Wyprawa dookoła Europy EXT 2011 Odc 20: Francja ponownie
Francja, część druga, powrót. Pierwszy nocleg spędziliśmy nad cudownym jeziorem. Oczarowała nas czysta woda i wspaniałe gwiazdy na nocnym niebie. Wszystko było by super gdyby nie jeden malutki, maciupeńki szkopuł, który zainspirował nas do stworzenia nowego portalu www.kupaprzynamiocie.eu (domyślcie się).
Wraz z następnym przystankiem cofnęliśmy się w czasie wprost do średniowiecznego zamku w Carcassone. Szybki śniadaning na murach i zwiedzanie niesamowicie klimatycznych uliczek pozwoliło nam się na chwilę poczuć jak na w zamku Jana z Nottingham. Jeszcze tego samego dnia poznaliśmy dwóch Francuzów z którymi spędziliśmy wieczór pijąc soki rozmawialiśmy o filozofii w języku, pieszczotliwie nazwanym „frangielskim” (migowym?!).
Impreza odbyła się na parkingu plażowym,
przy którym nota bene znajdował się spożywczy – rano bagietki ochoczo same wskoczyły nam do busa! W tym samym czasie trawiły się w naszych jelitach frytki + jedna zbłąkana paróweczka z dnia wcześniej, a Monia (po traumatycznych przeżyciach) wyszła z pomysłem na kolejny portal www.zdechlykotpodnamiotem.eu (tak, tu też możecie się domyślić o co chodzi).
Na każdym wyjeździe przychodzi czas na wysłanie kartek do znajomych. Francja była tym miejscem z którego większość naszej rodziny i znajomych dostała ich kartki. Pocztówki o których mowa nie były zwykłymi pocztówkami. Każda starannie dobrana miała niebanalne przesłanie a czasem i zaproszenie.
Yes! Yes!!,Yes!!! You are next – powiedział osioł patrząc się przez lunetę na półnagą dziewoję.

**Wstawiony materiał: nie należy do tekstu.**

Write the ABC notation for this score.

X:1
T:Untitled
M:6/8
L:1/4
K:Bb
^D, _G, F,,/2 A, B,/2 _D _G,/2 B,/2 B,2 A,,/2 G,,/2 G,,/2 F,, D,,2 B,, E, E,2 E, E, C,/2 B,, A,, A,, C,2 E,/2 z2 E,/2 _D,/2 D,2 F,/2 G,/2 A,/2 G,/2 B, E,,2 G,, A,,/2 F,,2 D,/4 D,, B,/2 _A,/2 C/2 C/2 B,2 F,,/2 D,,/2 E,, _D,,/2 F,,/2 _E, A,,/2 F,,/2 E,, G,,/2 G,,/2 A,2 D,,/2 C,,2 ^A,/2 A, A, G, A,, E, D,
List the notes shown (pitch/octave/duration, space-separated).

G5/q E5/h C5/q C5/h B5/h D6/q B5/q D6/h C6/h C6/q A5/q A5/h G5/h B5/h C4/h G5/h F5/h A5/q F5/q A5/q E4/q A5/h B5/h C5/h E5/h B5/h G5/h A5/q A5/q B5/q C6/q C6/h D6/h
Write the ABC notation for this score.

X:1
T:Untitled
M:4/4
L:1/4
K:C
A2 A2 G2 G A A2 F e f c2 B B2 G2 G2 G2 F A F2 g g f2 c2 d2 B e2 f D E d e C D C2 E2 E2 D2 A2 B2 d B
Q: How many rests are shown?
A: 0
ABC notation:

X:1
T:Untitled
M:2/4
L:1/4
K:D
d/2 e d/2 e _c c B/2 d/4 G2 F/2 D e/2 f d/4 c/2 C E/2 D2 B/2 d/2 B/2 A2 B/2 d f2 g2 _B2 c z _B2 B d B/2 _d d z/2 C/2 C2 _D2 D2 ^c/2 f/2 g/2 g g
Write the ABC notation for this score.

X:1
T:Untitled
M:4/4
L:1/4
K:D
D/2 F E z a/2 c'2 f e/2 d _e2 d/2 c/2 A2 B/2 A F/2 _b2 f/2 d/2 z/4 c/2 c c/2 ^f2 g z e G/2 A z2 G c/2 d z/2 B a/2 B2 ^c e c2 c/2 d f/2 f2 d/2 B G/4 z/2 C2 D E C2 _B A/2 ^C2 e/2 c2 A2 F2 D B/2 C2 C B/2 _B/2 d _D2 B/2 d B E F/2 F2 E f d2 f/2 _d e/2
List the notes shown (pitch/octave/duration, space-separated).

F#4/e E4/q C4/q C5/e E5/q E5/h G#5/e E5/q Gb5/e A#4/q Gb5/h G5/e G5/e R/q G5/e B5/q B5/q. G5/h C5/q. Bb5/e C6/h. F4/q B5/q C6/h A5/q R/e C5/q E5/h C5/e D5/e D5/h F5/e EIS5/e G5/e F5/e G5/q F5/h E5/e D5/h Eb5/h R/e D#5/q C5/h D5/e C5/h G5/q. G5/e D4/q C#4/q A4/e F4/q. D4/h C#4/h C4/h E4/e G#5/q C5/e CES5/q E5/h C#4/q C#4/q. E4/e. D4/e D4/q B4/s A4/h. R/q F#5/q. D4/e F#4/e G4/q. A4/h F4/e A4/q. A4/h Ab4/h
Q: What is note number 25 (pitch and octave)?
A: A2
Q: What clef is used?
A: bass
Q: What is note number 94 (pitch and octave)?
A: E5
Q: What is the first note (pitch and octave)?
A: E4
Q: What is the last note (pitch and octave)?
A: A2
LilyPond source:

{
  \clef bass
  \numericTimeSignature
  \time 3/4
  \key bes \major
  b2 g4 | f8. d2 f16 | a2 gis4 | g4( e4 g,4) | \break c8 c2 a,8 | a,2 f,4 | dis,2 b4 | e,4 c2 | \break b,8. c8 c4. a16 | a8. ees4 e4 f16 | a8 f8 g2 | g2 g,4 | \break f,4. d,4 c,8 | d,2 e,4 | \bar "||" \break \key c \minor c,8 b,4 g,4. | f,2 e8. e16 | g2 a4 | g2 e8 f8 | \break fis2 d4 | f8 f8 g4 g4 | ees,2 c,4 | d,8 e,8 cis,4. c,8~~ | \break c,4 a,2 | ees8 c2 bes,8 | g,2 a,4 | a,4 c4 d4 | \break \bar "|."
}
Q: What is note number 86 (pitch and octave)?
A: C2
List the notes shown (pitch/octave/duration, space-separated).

Większość kartek poleciała z Marseilles, gdzie poza zwiedzaniem portu odwiedziliśmy pocztę.
Następnego dnia pojechaliśmy do zoo.
Nie był to normalny ogród zoologiczny. Saint Tropez to miejscowość wszystkim i dużym i małym i chudym i grubym, no dosłownie każdemu, dobrze znana. Chodzi się tutaj po głównym deptaku i obserwuje jak właściciele olbrzymich jachtów przycumowanych w porcie żyją i funkcjonują na swoich łódeczkach.
Skąd zdanie o ogrodzie zoologicznym?
Bo i miejscowość wyglądała jak zoo. Przynajmniej dla nas: po jednej stronie mamy ludzi chodzących po nabrzeżu, a po drugiej super-bogaci właściciele jachtów wyglądają zza zahartowanego szkła. Gdy dorzucimy jeszcze obsługę łodzi, która przynosi wszystko właścicielom do ich „sanktuarium” mamy zoo w pełnej krasie.
Następna na naszej liście była Nicea. Trzeba przyznać, że Nicea jest to ładne miasto z tramwajami jeżdżącymi po trawie (dokładnie pomiędzy torami jest pięknie przystrzyżona murawa). Czemu nikt w Polsce na to nie wpadł… nie wiem?! Przechadzając się po pięknych małych deptakach doszliśmy do najlepszej lodziarni we Francji gdzie, każdy wybrał sobie po 2 finezyjne smaki. Nie pamiętam dokładnie co jadłem… jedno wiem – Monia zjadła mydło (lody o smaku jaśminu).
Następny przystanek tak dla urozmaicenia zrobiliśmy w innym kraju. Już nie Francja, a księstwo Monaco. Zaopatrzeni w wina i sery lawirowaliśmy wokoło pięknych wieżowców usytuowanych na skalistym zboczu. Przejechaliśmy busem po torze formuły 1 (czasy zbliżone do tych Kubicy), a następnie rozłożyliśmy się na murach zamku gdzie oglądając przepiękny widoki zjedliśmy kolację.